風邪をひいた後に、喉や鼻にいる細菌が、耳管を通って中耳に感染して起こります。耳管はあくびや唾を飲み込むことにより、中耳に空気を送り中耳を一定の圧に保つよう働いている管のことです。
特に5歳以下のお子さんの耳管は、大人に比べて短く、傾斜が水平に近いので鼻の奥から細菌が中耳に届きやすいことや、免疫抵抗が大人より弱いことが、中耳炎になりやすくしているのです。
ではどうして、深夜のクリニックがあいていないときに多いように感じるのでしょうか。 この疑問に答えている専門書は見当たらないので、私なりに考えてみました。
寝ているときには鼻をかんだり、すすったりすることができないため、鼻腔内に鼻汁がたまったままになる、つまり耳管から細菌が上りやすい状態になる。

================================

*次の作業:*
- A) 中耳炎に関する抜粋で、5歳以下の子どもについて大人と比べて述べられている特徴をすべて挙げてください。
- B) 中耳炎に関する抜粋の続きを、最後の文の後から書き継いでください。
保存データの項目は、この作業とは関係ありません。

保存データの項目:
================================

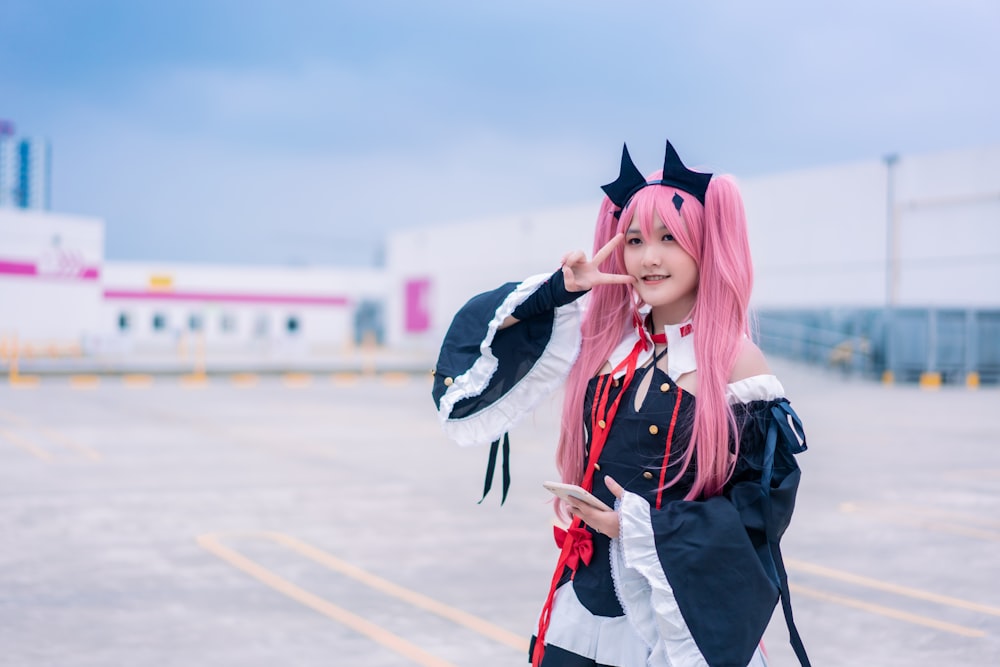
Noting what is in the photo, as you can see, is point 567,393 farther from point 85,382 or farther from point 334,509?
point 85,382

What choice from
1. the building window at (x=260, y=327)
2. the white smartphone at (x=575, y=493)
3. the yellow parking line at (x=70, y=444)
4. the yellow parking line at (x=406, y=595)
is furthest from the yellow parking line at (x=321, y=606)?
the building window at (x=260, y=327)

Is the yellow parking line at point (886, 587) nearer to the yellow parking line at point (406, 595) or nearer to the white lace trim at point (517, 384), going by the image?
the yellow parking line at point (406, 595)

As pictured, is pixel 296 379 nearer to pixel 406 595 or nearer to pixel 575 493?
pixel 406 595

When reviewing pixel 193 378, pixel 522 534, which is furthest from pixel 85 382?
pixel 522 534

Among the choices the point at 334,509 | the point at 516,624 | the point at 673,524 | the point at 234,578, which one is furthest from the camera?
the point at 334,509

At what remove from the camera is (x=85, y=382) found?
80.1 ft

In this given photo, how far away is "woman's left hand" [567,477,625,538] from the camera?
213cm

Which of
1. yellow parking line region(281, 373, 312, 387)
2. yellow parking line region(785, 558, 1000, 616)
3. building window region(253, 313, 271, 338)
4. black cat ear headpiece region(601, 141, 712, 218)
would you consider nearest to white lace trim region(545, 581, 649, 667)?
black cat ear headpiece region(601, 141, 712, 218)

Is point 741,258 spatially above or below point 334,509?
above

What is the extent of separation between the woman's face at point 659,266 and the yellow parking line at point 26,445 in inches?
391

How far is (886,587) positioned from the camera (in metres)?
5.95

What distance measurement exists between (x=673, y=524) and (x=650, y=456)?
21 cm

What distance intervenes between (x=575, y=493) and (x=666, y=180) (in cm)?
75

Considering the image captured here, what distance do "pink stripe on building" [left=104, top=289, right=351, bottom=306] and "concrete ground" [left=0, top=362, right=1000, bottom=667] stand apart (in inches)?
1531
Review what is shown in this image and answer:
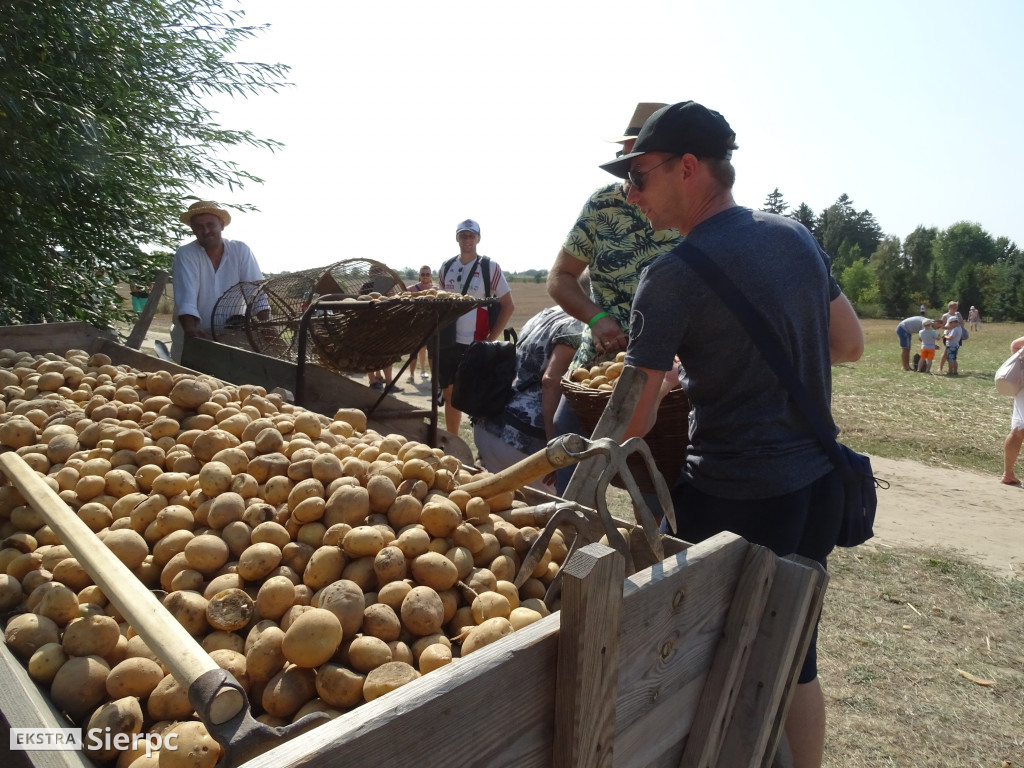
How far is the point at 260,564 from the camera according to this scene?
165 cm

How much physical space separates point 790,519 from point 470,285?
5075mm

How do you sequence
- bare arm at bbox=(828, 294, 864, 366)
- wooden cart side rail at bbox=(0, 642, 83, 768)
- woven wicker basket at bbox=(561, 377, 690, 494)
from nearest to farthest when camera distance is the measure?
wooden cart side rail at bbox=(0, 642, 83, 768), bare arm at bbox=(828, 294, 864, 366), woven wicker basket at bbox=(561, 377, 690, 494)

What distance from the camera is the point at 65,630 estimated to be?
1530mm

================================

*解答:*
- A)
・耳管が短い
・耳管の傾斜が水平に近い
・免疫抵抗が弱い

- B)
夜、入浴することにより、中耳の炎症が強くなり、ちょうど就寝した頃に痛み出す。
では、休日に多いことにはどんなわけがあるのでしょうか?
休日の当直日誌を調べてみると、平日の患者数と大差ありませんでした。
実は、休日に多くみられるわけではなく、耳鼻科診療が受けられないため、お母さんやお父さんが診てくれるところを探し回ることになり、そのような印象があるようです。
鼓膜が真っ赤になり、腫れ上がると、中耳の膿を取り除かないとなかなか痛みがとれません。鼓膜に麻酔して切開をするのですが、この手術は耳鼻科の専門医でないとできないのです。救急病院の当直医に耳鼻科の先生がいることはまれで適切な治療が受けられないのです。